Beginning at the line with "Of the set comprising", output each line to the end of the listing below exactly, please.
====== Record set ======
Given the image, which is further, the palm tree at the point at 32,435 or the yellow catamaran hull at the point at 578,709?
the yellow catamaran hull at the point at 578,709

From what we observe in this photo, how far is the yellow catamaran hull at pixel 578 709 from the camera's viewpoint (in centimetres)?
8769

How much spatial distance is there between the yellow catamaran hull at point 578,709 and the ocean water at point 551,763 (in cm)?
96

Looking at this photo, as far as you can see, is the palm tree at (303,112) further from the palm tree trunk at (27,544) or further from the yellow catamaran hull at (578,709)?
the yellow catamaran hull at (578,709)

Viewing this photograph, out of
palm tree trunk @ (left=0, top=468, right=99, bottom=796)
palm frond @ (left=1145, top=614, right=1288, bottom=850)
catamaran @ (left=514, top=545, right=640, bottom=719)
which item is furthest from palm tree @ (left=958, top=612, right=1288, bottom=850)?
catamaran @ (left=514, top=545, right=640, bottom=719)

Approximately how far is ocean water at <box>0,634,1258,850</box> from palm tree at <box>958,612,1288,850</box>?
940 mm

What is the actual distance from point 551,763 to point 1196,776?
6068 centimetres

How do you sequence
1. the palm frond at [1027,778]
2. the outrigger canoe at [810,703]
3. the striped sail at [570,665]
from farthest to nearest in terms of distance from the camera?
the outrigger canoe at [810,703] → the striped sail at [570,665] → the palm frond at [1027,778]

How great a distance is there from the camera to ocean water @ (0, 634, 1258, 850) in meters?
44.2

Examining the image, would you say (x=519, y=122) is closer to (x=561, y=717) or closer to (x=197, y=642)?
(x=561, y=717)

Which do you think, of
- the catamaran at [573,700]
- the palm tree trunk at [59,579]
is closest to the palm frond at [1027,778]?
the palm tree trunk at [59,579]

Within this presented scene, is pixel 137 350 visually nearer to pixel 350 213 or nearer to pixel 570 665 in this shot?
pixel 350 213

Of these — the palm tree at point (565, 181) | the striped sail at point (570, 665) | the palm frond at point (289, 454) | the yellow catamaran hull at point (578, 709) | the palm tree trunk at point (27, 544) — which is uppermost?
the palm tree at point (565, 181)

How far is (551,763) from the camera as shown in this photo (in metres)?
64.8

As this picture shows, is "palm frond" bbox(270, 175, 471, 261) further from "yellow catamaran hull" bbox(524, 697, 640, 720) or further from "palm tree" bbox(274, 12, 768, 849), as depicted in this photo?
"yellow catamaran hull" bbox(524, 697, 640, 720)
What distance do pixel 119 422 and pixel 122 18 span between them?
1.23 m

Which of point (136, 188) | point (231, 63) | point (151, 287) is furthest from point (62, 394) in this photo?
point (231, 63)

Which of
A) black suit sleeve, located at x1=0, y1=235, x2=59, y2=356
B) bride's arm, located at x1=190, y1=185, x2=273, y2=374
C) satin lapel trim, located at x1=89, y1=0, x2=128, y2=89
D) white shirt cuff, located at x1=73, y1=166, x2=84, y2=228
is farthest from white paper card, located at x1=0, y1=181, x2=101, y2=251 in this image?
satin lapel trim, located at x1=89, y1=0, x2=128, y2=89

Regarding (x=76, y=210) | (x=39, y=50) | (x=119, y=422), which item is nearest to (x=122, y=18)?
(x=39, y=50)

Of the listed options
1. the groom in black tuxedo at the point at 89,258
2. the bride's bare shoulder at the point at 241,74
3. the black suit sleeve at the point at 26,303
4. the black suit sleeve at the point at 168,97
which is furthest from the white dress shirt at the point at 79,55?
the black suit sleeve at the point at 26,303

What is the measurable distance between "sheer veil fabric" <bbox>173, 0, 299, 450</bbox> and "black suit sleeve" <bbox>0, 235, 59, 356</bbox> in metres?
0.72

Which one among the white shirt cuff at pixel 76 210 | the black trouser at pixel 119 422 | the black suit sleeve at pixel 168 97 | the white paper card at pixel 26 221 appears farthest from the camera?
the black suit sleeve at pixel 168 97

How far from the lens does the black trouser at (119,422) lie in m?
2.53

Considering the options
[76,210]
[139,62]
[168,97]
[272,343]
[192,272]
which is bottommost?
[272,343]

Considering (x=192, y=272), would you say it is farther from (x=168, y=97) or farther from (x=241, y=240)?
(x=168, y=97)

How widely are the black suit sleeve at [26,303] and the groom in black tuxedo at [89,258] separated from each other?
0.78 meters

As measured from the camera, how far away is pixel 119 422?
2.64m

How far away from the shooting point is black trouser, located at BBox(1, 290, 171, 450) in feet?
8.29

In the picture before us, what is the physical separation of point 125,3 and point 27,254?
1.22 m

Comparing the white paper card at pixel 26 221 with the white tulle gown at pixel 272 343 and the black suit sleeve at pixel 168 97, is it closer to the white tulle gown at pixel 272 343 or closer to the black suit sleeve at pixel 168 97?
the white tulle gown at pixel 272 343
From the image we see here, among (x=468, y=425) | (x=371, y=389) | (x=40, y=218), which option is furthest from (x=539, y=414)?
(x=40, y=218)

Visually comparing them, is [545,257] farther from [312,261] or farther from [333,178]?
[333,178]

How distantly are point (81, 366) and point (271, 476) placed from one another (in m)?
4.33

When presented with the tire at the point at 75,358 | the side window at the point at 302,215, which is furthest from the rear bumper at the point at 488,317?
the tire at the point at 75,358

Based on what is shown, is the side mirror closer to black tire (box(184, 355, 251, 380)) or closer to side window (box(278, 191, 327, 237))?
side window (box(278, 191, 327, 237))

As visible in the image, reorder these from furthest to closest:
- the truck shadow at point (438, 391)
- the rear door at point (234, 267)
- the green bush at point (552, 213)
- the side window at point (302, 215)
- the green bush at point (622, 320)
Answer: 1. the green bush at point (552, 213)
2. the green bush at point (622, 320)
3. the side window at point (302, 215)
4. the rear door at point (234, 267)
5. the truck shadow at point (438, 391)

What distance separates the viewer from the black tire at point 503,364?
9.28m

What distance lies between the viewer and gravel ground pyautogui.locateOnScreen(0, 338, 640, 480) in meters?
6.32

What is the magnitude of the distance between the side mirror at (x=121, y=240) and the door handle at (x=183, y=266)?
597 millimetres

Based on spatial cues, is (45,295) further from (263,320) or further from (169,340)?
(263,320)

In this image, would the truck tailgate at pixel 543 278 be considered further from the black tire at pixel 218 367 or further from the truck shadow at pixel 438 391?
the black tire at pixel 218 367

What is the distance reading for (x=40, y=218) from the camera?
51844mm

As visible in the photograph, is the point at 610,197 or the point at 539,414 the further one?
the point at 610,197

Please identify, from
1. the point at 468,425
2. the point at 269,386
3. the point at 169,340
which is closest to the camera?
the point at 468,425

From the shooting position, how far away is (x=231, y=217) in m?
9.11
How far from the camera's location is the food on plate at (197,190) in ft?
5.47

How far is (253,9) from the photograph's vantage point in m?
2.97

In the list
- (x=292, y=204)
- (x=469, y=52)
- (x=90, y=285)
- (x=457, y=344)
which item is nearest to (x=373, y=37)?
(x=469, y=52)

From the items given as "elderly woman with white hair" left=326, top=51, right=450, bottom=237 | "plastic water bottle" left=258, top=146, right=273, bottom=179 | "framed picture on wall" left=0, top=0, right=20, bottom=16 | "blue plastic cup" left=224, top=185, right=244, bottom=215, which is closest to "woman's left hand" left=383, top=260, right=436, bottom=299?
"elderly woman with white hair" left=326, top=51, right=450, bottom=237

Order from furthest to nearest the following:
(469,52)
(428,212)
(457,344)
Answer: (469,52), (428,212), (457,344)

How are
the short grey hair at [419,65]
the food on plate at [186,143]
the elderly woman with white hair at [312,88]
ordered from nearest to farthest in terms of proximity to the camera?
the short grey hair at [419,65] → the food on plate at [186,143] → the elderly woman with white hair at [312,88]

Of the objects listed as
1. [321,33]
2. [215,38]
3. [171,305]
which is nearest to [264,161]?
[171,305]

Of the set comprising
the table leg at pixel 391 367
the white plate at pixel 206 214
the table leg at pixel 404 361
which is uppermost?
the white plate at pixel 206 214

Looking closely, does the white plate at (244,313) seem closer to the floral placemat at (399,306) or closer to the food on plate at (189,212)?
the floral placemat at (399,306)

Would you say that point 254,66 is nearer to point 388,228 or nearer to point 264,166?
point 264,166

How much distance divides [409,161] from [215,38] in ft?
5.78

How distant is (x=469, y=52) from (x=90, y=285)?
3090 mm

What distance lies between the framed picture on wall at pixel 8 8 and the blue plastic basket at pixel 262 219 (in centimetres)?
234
======
Task answer ▸
Of the set comprising
the table leg at pixel 391 367
the white plate at pixel 206 214
the table leg at pixel 404 361
which is uppermost?
the white plate at pixel 206 214

Looking closely, does the white plate at (244,313) seem closer to the floral placemat at (399,306) or closer to the food on plate at (189,212)?
the floral placemat at (399,306)

Would you say that point 254,66 is nearer to point 388,228 or nearer to point 264,166?
point 264,166

How much distance divides [409,161] from [215,38] in ft?
5.78

How distant is (x=469, y=52) from (x=90, y=285)?
3090 mm

What distance lies between the framed picture on wall at pixel 8 8 and the blue plastic basket at pixel 262 219 (in centimetres)?
234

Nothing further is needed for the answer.